### [What the exercise asks]
Repeat the part of the rows below that opens with the line containing "How far from the" and closes with the final line of the rows, both included, word for word.

### [Dataset rows]
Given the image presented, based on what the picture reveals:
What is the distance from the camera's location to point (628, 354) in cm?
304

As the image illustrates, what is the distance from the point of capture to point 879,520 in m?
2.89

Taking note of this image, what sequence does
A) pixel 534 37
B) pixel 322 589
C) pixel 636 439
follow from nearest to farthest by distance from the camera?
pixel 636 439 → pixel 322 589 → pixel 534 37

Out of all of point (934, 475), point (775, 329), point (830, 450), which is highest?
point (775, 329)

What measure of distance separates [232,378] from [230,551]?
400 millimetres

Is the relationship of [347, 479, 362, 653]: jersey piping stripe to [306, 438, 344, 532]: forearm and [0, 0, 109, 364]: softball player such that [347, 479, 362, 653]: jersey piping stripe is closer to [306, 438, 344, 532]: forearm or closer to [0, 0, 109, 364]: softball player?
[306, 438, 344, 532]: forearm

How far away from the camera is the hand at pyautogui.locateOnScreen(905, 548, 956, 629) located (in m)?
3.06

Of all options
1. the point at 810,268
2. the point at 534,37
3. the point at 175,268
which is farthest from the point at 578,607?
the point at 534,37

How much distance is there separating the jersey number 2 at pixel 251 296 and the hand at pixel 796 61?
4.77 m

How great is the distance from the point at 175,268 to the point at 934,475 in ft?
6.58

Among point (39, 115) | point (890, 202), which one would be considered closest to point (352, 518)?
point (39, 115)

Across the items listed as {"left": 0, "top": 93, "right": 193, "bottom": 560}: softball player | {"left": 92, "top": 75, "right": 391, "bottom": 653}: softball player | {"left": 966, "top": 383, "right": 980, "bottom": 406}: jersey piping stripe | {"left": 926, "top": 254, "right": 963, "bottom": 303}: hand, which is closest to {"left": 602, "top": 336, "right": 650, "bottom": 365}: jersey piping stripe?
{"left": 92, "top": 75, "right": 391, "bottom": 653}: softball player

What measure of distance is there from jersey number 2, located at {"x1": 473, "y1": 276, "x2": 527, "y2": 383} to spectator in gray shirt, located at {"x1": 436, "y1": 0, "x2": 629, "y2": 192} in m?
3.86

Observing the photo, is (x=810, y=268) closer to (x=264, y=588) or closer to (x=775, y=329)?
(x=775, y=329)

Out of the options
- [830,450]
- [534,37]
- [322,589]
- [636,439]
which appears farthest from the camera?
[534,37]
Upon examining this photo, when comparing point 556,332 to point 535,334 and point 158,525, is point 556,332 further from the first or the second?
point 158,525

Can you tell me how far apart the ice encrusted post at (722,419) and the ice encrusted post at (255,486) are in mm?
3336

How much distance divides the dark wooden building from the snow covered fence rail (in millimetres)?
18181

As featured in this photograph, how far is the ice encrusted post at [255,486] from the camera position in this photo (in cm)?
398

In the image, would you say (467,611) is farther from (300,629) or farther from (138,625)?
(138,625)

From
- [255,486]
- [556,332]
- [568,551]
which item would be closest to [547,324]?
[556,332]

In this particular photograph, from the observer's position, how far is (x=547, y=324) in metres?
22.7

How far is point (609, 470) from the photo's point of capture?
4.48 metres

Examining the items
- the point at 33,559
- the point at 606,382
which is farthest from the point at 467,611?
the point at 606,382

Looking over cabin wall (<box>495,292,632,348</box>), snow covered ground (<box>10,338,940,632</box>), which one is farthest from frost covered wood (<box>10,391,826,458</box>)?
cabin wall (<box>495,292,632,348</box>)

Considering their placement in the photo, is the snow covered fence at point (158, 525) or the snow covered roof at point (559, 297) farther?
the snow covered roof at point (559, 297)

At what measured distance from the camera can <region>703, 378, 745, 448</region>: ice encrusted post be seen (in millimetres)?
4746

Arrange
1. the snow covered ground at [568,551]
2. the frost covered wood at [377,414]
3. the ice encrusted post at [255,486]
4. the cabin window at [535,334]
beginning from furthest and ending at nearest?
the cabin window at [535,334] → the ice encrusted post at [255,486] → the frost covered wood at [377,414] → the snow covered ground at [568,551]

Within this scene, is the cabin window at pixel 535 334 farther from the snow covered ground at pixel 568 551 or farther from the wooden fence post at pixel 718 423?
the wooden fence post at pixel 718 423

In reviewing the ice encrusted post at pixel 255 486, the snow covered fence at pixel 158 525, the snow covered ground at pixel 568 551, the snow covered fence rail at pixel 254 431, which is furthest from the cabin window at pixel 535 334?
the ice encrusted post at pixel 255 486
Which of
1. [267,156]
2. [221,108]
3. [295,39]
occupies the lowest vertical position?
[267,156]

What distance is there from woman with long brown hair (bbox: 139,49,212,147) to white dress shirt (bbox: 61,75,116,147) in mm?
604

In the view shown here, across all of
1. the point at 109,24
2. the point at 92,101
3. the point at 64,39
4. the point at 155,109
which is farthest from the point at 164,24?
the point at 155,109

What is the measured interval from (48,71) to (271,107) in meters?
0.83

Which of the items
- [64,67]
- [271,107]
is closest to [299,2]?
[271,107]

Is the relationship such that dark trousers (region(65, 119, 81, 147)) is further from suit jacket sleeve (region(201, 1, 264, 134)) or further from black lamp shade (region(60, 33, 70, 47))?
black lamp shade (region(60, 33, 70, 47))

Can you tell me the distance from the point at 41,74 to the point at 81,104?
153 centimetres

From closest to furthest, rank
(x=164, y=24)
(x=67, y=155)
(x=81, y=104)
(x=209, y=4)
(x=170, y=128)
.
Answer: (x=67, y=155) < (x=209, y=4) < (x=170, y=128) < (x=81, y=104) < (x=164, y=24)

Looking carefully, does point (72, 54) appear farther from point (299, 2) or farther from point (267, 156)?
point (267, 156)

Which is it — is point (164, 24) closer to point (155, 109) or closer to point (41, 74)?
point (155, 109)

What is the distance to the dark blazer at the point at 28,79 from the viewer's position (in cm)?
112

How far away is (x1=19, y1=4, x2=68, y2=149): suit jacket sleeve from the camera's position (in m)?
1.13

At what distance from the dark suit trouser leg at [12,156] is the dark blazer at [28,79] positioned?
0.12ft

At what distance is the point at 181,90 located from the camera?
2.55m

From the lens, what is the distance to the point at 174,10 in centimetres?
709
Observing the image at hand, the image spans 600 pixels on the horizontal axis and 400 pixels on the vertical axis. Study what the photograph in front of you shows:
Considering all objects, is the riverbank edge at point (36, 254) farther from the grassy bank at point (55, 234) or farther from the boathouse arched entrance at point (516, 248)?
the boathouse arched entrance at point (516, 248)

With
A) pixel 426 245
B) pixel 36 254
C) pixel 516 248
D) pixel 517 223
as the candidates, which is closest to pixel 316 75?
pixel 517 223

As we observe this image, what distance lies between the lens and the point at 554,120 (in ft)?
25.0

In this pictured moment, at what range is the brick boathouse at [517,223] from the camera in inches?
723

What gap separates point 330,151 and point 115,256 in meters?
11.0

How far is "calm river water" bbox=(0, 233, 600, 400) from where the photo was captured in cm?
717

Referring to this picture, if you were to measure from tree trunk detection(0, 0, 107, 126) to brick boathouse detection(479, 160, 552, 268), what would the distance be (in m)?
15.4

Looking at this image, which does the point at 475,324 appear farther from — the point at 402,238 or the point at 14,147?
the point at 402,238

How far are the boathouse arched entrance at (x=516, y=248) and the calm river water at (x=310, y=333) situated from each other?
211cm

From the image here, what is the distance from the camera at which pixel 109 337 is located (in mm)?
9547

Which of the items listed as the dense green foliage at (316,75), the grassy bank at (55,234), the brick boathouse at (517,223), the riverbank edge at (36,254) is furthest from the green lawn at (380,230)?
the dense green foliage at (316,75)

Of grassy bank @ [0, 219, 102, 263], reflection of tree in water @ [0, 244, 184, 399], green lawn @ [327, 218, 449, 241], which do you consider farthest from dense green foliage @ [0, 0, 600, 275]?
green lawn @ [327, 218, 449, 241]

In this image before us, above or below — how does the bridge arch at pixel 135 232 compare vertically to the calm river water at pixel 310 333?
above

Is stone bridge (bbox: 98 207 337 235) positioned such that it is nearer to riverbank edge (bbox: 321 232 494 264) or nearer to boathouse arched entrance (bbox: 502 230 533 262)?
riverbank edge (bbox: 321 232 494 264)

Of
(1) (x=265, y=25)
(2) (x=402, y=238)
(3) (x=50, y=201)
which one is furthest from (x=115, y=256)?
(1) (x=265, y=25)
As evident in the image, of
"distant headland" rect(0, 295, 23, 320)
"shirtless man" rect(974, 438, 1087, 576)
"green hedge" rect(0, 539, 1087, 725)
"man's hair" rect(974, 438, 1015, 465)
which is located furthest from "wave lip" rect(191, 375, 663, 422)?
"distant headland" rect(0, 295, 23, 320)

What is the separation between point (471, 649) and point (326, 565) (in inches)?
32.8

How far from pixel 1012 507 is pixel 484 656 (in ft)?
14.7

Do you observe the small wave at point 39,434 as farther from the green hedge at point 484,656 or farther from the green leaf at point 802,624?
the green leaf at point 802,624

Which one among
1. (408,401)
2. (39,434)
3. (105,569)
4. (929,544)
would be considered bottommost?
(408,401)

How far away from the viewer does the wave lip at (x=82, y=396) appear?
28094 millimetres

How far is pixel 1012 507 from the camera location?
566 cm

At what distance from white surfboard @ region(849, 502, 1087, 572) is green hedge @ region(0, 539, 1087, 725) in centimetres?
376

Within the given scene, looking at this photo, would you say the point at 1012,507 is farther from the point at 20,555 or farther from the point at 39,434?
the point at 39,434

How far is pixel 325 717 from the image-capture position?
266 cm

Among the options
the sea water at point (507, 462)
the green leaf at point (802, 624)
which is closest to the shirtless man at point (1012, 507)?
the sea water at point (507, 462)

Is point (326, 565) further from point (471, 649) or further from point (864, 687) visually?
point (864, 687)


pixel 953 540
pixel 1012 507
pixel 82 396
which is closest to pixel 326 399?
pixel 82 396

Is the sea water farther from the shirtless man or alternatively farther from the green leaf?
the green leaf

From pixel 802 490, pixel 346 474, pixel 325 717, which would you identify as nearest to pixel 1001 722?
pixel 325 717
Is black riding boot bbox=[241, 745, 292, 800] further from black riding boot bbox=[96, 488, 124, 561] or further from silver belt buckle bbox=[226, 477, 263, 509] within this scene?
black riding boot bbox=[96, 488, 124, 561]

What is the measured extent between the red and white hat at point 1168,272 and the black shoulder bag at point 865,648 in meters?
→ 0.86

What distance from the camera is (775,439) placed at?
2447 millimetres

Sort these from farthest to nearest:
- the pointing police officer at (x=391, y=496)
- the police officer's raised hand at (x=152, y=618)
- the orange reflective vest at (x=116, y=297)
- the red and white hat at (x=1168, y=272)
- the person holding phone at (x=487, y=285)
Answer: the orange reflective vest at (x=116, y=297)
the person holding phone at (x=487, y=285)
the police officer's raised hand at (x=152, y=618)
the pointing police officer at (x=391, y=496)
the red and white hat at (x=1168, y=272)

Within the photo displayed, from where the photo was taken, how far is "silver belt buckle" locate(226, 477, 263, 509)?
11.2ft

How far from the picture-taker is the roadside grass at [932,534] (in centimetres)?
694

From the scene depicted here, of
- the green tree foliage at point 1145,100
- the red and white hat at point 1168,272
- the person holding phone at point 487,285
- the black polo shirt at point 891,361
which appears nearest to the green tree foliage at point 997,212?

### [Result of this task]
How far from the picture-taker is the roadside grass at [932,534] (in centimetres)?
694

From the scene depicted here, of
- the green tree foliage at point 1145,100
- the red and white hat at point 1168,272
- the person holding phone at point 487,285
- the black polo shirt at point 891,361
which appears nearest to the green tree foliage at point 997,212?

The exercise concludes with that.